Japan’s biggest heavy-machinery maker would aim for acquisitions that could expand its product offerings, Kujirai said, without elaboration. The company has already formed an alliance with Hitachi Ltd. to bid for overseas contracts as Southeast Asian and Middle East governments invest in railways amid rising populations and worsening traffic congestions.
“Looking at acquisitions seems to be the right direction for Mitsubishi Heavy,” said Masashi Hayami, a Tokyo-based analyst at JPMorgan Chase & Co. “There’s a number of projects under way in Southeast Asia and the Middle East, and together these could have a huge impact on the company’s business.”

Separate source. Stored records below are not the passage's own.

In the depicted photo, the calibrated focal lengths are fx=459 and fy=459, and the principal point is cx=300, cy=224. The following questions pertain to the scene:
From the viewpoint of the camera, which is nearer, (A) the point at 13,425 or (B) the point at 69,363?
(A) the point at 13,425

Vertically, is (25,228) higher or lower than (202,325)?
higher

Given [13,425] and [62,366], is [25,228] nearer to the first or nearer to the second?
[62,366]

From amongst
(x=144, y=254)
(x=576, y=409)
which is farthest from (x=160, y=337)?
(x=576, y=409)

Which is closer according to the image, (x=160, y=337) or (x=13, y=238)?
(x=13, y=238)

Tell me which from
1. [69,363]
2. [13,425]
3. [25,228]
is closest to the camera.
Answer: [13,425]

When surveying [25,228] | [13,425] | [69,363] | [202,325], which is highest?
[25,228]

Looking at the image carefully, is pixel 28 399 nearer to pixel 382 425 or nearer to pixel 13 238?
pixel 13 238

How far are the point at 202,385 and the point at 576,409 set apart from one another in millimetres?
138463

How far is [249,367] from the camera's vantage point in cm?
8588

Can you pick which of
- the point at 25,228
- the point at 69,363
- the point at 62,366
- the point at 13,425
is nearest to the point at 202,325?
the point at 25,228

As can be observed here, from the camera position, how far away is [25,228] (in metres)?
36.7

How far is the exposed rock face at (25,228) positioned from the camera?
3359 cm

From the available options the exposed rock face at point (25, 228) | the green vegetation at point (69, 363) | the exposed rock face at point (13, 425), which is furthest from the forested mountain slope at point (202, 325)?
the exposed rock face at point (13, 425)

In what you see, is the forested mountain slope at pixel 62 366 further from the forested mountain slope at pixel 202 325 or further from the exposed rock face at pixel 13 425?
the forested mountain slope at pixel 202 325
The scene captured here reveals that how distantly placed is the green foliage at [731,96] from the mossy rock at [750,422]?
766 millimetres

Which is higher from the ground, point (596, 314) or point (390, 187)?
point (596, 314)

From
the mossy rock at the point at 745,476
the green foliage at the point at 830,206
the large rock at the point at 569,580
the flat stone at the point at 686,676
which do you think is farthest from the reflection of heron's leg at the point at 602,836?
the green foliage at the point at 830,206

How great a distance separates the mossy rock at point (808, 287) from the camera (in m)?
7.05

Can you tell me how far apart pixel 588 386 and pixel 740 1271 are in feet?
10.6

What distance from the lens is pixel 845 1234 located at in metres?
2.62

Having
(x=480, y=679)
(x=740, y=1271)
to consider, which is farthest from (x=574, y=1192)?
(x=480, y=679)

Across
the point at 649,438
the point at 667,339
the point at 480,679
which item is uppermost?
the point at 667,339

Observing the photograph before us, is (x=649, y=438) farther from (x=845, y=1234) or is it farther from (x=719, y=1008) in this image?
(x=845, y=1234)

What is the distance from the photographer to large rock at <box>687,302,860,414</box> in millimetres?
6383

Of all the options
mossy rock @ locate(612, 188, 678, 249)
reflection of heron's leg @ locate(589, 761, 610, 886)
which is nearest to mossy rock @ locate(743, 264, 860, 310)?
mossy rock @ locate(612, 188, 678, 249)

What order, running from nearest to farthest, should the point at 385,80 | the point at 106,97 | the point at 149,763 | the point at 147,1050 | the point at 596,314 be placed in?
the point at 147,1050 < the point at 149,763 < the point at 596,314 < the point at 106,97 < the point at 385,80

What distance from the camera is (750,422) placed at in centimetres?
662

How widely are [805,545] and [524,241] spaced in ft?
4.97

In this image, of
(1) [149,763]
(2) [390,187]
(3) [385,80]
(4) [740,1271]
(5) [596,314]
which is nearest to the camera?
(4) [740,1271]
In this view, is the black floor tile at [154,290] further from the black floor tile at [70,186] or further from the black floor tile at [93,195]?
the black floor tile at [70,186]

The trainmaker may consider acquisitions or partnerships that could bolster its operations and maintenance offerings, as these are weaker spots for the company and they often require local knowledge, Hayami said. He has a “neutral” rating on the company.
Mitsubishi Heavy and Hitachi, which makes commuter trains, are already bidding for a rail contract in Southeast Asia worth several tens of billions of yen, Kujirai said, declining to elaborate. It’s the first project since the two companies formed a partnership, he said.
The companies agreed last year to work together on the design, manufacture, construction and sale of commuter and subway trains overseas. The Nikkei newspaper said in August that they were in talks on merging infrastructure-related units. The companies denied it.
Mitsubishi Heavy, which makes driverless trains, fell 2.2 percent to 315 yen at the 3 p.m. close of trading in Tokyo. The shares have risen 3.3 percent this year compared with a 14 percent slump in the Nikkei 225 Stock Average.
The company also plans to target more sales of incinerators in China amid an increasing focus on the environment, Kujirai said. It won orders for two plants already this year, he said.
“We’re looking at several possibilities to sell incinerators in China,” Kujirai said. “They’re interested in buying top-quality facilities.”
The company expects sales at its machinery and steel infrastructure unit, which includes transportation, to fall 18 percent to 460 billion yen ($6 billion) in the year ending March 31. It predicts profit will dip 7.4 percent to 25 billion yen.
The unit will meet the forecasts, Kujirai said. He declined to say how much of its sales come from transportation. The company, which also builds gas turbines, satellite-launch vehicles and construction equipment, expects net income to rise 16 percent to 35 billion yen.
The trainmaker announced the completion of a 23-kilometer driverless rail system last month in Dubai, the world’s longest, and of a 2-kilometer long automated people mover at Miami’s international airport.